■ Tekstfragment

Na regen komt zonneschijn
12 februari 2017 - Green Patch, Australië
Woensdag 8 tot en met vrijdag 10 februari
Gewekt worden door een concert van krekels. Uit de deur van de camper komen en omgeven zijn door prachtige bomen en een ruisende wind. Gezang horen van onbekende vogels. Groen zien en helaas een grijze lucht. Maar het was droog. Ik kon mijn geluk niet op, wat een prachtige plek is dit.
Max had gisteravond in de meer dan stromende regen nog een luifel opgehangen en bevestigd waardoor het binnen in de camper droog bleef. Daardoor hadden we ook wat waslijnen en konden we alle natte kleren te drogen hangen.
Stil zitten en kijken en luisteren. Dat is wat we de eerste uren hebben gedaan.
Verder hebben we rondgedwaald en kwamen we toch wat bijzondere dingen tegen.
Bij de toiletten hangt een poster waarop staat dat er tussen december en maart haaien in de baai kunnen zwemmen. Kijk dus goed uit was het advies.
Ook kunnen er twee soorten slangen op de camping rondsluipen, de ene bijt wel maar is niet giftig en aan de bijt moet je wel wat laten doen. De andere bijt en is ook giftig maar je gaat er niet dood aan maar je moet wel naar het ziekenhuis. Goed om te weten …….
Bij de opgang naar het strand hangt een poster dat er Portugese oorlogsschepen in de zee zitten. Dat zijn kwallen waar je maar beter niet mee in aanraking kunt komen, het advies is om als de aanraking er toch is je 20 minuten onder een hete douche moest gaan staan (zal hier niet meevallen op de camping want de heet water voorziening is nogal wisselend). We moesten dus nog aan onze eerste wandeling beginnen!
Het strand is prachtig en het zand is heel fijn wit schelpenzand. Het piept als je er op loopt. De zee ziet er echt verleidelijk uit, de golven rollen majestueus af en aan en het blauw is aanlokkelijk maar geen haar op mijn hoofd die aan zwemmen denkt. Ik stap wel onder de douche als ik het heet heb. De koude douche welteverstaan want tie doet het wel heel goed.

■ Bronmateriaal
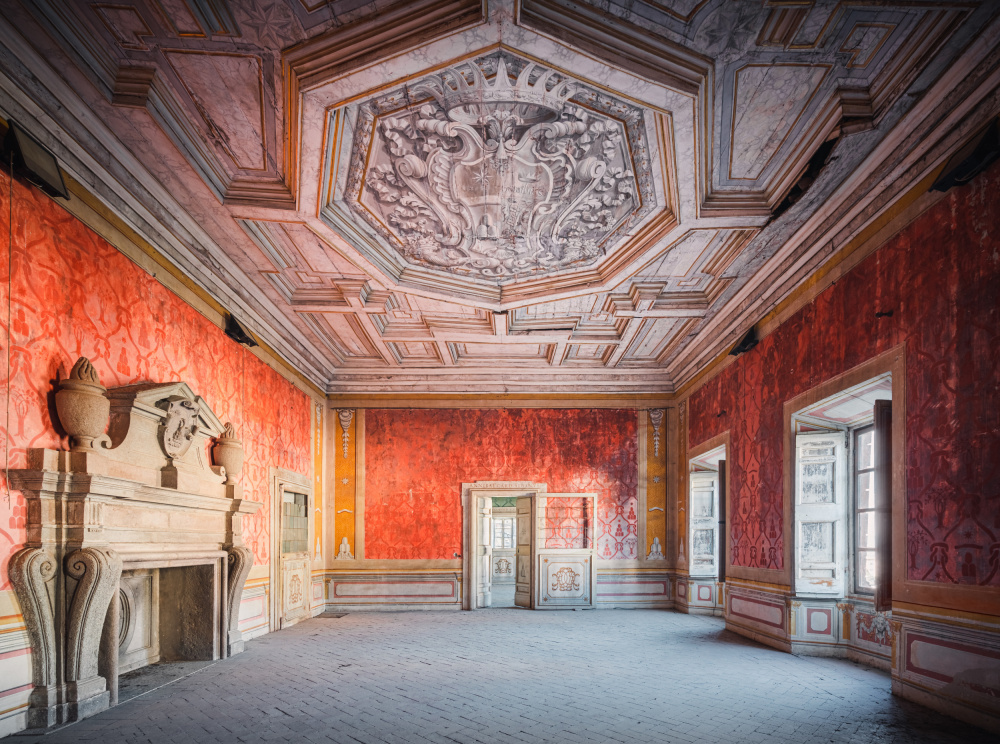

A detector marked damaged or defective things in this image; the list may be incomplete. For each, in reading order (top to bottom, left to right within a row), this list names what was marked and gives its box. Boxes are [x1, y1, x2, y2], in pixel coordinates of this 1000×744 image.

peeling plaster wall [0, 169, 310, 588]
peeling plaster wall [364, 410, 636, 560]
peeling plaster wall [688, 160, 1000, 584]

■ Opdrachten
#1 Beantwoord deze vragen over het reisverslag uit Green Patch:
(a) Tussen welke maanden kunnen er volgens de poster haaien in de baai zwemmen?
(b) Hoe lang moet je onder een hete douche staan na aanraking met een Portugees oorlogsschip?
(c) Wat voor zand ligt er op het strand?
#2 Leg in één tot drie zinnen uit waarom het binnen in de camper droog bleef, zoals het reisverslag uit Green Patch dat beschrijft.
De lijst heeft niets met het tekstfragment te maken.

■ Resultaten
#1
(a) Tussen december en maart.
(b) 20 minuten.
(c) Heel fijn wit schelpenzand.

#2 Max had de avond ervoor in de stromende regen een luifel opgehangen en bevestigd, waardoor het binnen in de camper droog bleef. Daardoor hadden ze ook waslijnen om alle natte kleren te drogen te hangen.